Até porque as decisões que agora se tomarem poderão ter grandes repercussões no futuro. Antes de mais, porque o que se verifica - e que a actual crise provou melhor que ninguém - é que tudo está ligado, todos os países, todos os problemas. Não se resolve nada isoladamente.

A necessidade uma resposta coordenada a nível global - uma melhor governação - é considerada essencial pelos autores deste relatório produzido por esta organização que reúne empresas e académicos.

Um rol de dramas

Salientando que os relatórios sobre risco anteriores já alertavam para o que acabou por se verificar em 2008, o Fórum Económico Mundial traça o que chama uma "paisagem de riscos globais" para 2009. Tétrica, diga-se. Uma das questões mais importantes liga-se com a derrapagem das contas públicas, sobretudo em países do G8 e de outras economias, um problema com tendência para se agravar. E isto levará a uma série de outros riscos como um agravamento da queda no mercado de acções e um desinvestimento em infra-estruturas cruciais.

Outros dados problemáticos são a desaceleração da China (ver caixa) e a continuação do colapso do mercado de acções, que levará a mais bancarrotas e créditos malparados. "O círculo vicioso entre o declínio do valor dos activos, a pressão sobre as instituições financeiras e o contínuo desinvestimento continuará a gerar problemas como uma bola de neve", defende o Fórum.

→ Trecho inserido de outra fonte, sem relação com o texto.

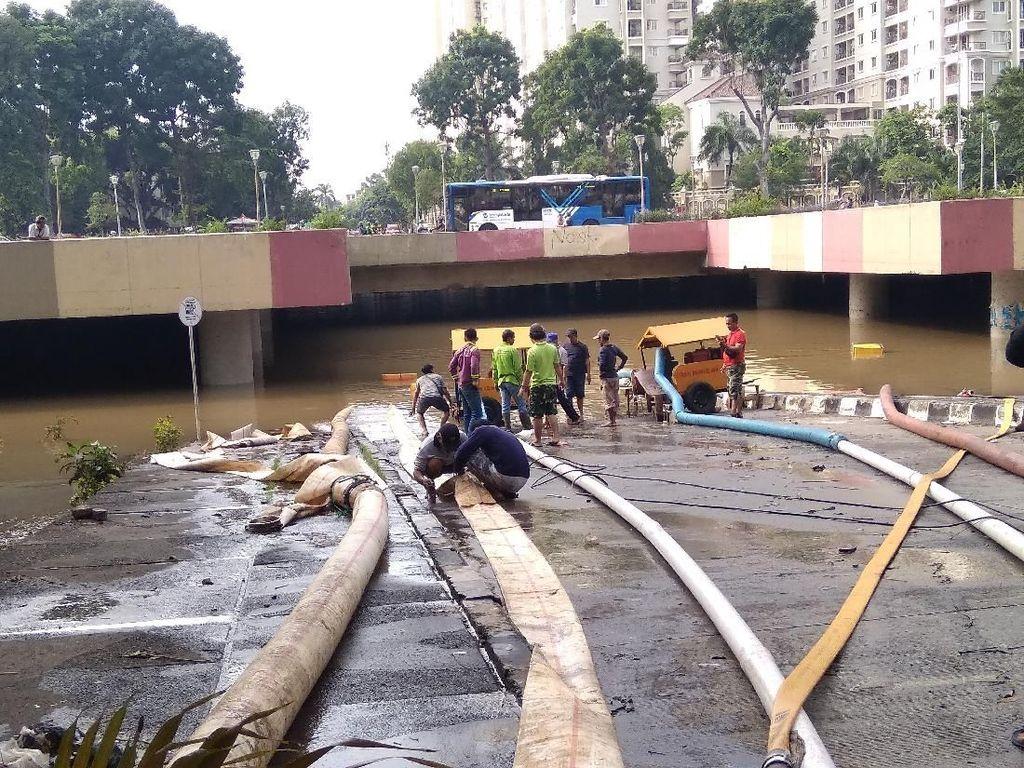 Masih Banjir, Begini Kondisi Terkini Underpass Kemayoran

Ligados a muitos dos riscos levantados neste estudo do Fórum Económico Mundial estão a ameaça sobre os recursos naturais e o clima do planeta. Além dos problemas gerados pelas alterações climáticas, que afectam de maneira mais aguda os mais pobres, o que pode gerar mais tensões entre os países, olha-se com especial preocupação para a escassez de água.

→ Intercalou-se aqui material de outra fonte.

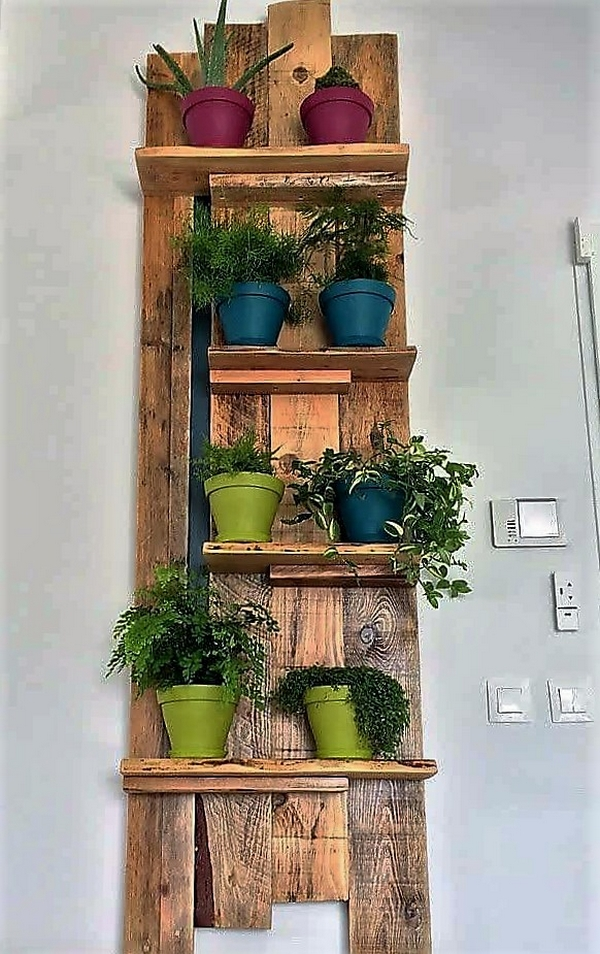 Pallet wall decor pots shelf pallet ideas for Pot shelf decorating ideas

Hoje, já 40 por cento da população mundial vive em zonas em stress hídrico e em 2030 este número pode subir para metade dos habitantes do planeta. Além das doenças, das ameaças à produção alimentar, das doenças e dos conflitos regionais, o relatório sublinha a importância que este recurso tem na geração de energia, algo que não pode ser descartado pelos decisores.

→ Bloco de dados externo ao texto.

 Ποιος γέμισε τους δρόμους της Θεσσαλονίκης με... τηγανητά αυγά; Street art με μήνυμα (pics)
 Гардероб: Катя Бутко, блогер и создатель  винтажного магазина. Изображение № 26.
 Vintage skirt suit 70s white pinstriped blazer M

Há ainda o risco de deflação. A incerteza no sector financeiro, a queda no valor dos activos, a incerteza no crédito, a reduzida procura e o aumento do desemprego podem criar uma espiral de inflação negativa. Mas o relatório salienta que este risco "deve ser visto no contexto de uma inflação de longo prazo" já que, em vários períodos passados, os governos optaram por corrigir a dívida pública recorrendo à inflação.

Aposta na confiança

Acrescem riscos inesperados. Aqueles que forem relegados para segundo plano dada a emergência da crise actual - caso do ambiente - ou os que aparecem por desinvestimento em infra-estruturas. Esta aposta é considerada crucial, desde que seja feita em projectos de longo prazo, que permitam um melhor uso dos recursos, reduzindo emissões e resíduos e construindo estradas e edifícios que sejam mais eficientes em termos de energia e uso da terra. A ausência deste investimento ou o investimento em projectos errados terão grandes custos, salientam os autores do relatório.

Cuidado! Esta é a palavra que mais se salienta no relatório. Cuidado com as decisões, com as vistas curtas, com o excesso de intervencionismo estatal, com uma regulação mal concebida que atrofie os mercados, com as opções de salvar algumas empresas, premiando a má gestão e prejudicando a concorrência.

O caminho em frente é difícil mas possível, conclui o estudo. Desde que se veja mais além mas, sobretudo, que se crie uma nova forma de governação, desde o nível empresarial ao nacional, culminando no multilateral. Que seja mais efectiva, onde os riscos são percebidos e interiorizados.

Mas, sobretudo, que restaure a confiança que esta crise minou. "O nível a que o mundo perdeu confiança nas suas instituições e sistemas é sério, pois sem confiança podemos enfrentar uma potencial, e calamitosa, espiral de problemas", vaticina Klaus Schwab, presidente do Fórum Económico Mundial.